I'm right there with you Rowena. With working full time, going to school full time and watching my daughter while my wife is at work, I've got a pretty full schedule myself. Thank god I get to go on a vacation of my own in a little less than three weeks.

One of my favorite things to do between semesters, or between schools as I just finished my bachelors and (hopefully) start my masters this fall, is to hang out and do things with my four year old daughter on my days off. We do a lot of museums, kids movies, trips to the zoo, etc. One of the best passages I've ever written (in my opinion at least) was inspired on one of these trips by a painting at an art museum. Having my daughter with me forces me to keep moving and not settle in one spot focusing on one thing for too long.

Rowena Cory Daniells said...

Matapam, I have felt guilty because I've been out to dinner with my husband and he's said, 'Your mind is in your book, isn't it?' And i realised I'd been distracted tot eh point of ignoring him.

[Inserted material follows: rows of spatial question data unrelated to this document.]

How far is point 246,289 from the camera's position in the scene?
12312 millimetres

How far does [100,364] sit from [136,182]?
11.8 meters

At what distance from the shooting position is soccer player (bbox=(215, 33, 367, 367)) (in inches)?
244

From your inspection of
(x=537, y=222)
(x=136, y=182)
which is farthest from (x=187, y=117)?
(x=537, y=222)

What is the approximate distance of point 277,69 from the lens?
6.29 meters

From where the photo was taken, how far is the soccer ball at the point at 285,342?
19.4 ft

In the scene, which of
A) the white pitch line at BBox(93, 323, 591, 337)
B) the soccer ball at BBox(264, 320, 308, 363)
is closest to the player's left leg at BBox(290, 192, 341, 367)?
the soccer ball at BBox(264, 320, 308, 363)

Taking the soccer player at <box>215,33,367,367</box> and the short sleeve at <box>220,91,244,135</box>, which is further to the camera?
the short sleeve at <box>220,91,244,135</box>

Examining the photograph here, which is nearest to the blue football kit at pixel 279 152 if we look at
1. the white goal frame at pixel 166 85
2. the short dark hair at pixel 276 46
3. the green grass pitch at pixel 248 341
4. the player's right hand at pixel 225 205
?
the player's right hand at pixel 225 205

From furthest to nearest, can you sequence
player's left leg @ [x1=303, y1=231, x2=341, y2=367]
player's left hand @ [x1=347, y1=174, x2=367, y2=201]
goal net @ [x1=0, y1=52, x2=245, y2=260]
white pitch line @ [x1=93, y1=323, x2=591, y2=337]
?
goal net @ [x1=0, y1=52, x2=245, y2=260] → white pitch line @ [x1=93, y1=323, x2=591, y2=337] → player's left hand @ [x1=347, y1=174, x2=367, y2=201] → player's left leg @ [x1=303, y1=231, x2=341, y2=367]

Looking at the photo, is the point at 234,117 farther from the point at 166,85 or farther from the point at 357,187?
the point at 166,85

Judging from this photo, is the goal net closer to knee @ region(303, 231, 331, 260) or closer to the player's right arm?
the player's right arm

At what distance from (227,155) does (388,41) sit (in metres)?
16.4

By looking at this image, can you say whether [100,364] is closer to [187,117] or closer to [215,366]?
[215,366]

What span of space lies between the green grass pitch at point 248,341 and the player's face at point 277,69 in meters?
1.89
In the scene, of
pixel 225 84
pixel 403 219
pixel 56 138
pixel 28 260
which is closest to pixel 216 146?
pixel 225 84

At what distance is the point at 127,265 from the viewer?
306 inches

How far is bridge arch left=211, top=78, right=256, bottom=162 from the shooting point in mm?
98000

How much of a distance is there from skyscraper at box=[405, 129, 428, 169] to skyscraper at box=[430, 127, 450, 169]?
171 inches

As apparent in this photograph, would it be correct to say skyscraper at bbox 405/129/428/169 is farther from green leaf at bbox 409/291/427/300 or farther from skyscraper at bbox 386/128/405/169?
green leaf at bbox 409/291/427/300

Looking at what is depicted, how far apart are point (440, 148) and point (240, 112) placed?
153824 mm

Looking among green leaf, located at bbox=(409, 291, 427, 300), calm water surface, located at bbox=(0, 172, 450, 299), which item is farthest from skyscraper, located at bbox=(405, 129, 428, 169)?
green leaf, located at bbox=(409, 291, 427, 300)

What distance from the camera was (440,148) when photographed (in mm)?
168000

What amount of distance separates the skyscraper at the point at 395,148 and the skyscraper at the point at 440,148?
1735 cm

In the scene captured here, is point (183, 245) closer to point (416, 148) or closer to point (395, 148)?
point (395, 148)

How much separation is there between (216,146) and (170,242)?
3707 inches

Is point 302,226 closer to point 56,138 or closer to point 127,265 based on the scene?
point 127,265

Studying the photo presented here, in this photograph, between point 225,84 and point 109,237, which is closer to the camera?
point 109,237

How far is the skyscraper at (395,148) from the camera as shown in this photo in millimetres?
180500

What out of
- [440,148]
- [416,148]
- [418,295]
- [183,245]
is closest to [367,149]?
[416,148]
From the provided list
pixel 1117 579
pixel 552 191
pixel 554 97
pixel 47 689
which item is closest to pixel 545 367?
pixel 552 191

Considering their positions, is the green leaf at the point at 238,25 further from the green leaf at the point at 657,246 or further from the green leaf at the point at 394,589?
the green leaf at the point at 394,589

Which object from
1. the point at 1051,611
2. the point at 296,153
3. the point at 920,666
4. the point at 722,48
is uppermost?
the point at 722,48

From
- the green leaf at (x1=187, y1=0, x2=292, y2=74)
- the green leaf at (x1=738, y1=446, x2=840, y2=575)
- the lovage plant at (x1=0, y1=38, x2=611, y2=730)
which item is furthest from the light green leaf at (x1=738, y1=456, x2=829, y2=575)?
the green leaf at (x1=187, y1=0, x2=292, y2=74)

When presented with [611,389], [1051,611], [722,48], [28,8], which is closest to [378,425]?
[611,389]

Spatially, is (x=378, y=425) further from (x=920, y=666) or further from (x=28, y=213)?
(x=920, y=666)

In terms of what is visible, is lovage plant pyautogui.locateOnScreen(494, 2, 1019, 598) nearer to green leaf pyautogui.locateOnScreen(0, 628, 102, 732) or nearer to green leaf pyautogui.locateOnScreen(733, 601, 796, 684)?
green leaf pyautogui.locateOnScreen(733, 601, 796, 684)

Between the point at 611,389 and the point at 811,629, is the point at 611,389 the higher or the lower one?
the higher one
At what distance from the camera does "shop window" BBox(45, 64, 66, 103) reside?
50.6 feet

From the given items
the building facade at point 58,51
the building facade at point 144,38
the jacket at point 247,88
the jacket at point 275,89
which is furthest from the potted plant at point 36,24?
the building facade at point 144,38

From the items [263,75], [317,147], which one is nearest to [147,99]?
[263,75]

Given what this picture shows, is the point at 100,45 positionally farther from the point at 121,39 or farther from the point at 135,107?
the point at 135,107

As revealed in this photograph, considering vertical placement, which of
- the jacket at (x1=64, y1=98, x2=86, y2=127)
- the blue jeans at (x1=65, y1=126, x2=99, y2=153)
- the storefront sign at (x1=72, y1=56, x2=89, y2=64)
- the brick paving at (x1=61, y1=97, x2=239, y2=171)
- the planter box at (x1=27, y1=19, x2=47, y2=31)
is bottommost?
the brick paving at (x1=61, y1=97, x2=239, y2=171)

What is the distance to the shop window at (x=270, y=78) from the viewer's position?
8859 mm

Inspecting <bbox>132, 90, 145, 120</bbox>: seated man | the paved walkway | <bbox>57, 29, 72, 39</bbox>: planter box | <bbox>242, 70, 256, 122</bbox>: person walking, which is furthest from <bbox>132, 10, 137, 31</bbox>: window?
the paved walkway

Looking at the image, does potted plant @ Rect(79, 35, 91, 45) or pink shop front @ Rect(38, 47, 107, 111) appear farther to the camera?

Rowena Cory Daniells said...

Chris, gardening is good. I mow the yard. The mower is so loud the children keep away from me and I can think. Besides if I mow the yard it stays mowed, unlike tidying the house.

Rowena Cory Daniells said...

Jim, enjoy your daughter while you can. 4 is a wonderful age. My kids range in age from 15 to 25 now and I miss those early years.

Rowena Cory Daniells said...

This is hello - goodbye. The taxi to the airport is booked in 20 minutes.

Freedom!

(For 8 days).

matapam said...

Have fun!

Chris McMahon said...

My remedy is usually sleep (since I usually don't get enough), nature, and escapism - books, movies. I seem to need to always be in motion either mentally or physically, so I walk for the nature experience and watch movies or read for a physical rest. Works for me, Rowena. Enjoy the rest!

Brendan said...

Mtapam, have you tried thinking of all the excursions as research? It isn't fun, it's future book fodder!

Dave Freer said...

I've always found large sums of money (ie -stopping having to worry about same) refeshed my creativity enormously;-)! And Matapam - I am so with you on the dining out! Otherwise I like to do things which are so absorbing - requiring my entire concentration to stay alive - which also put the perspective back on disasters/real life. Rock climbing is good for this. Gardening and cooking I just go on thinking about problems/book.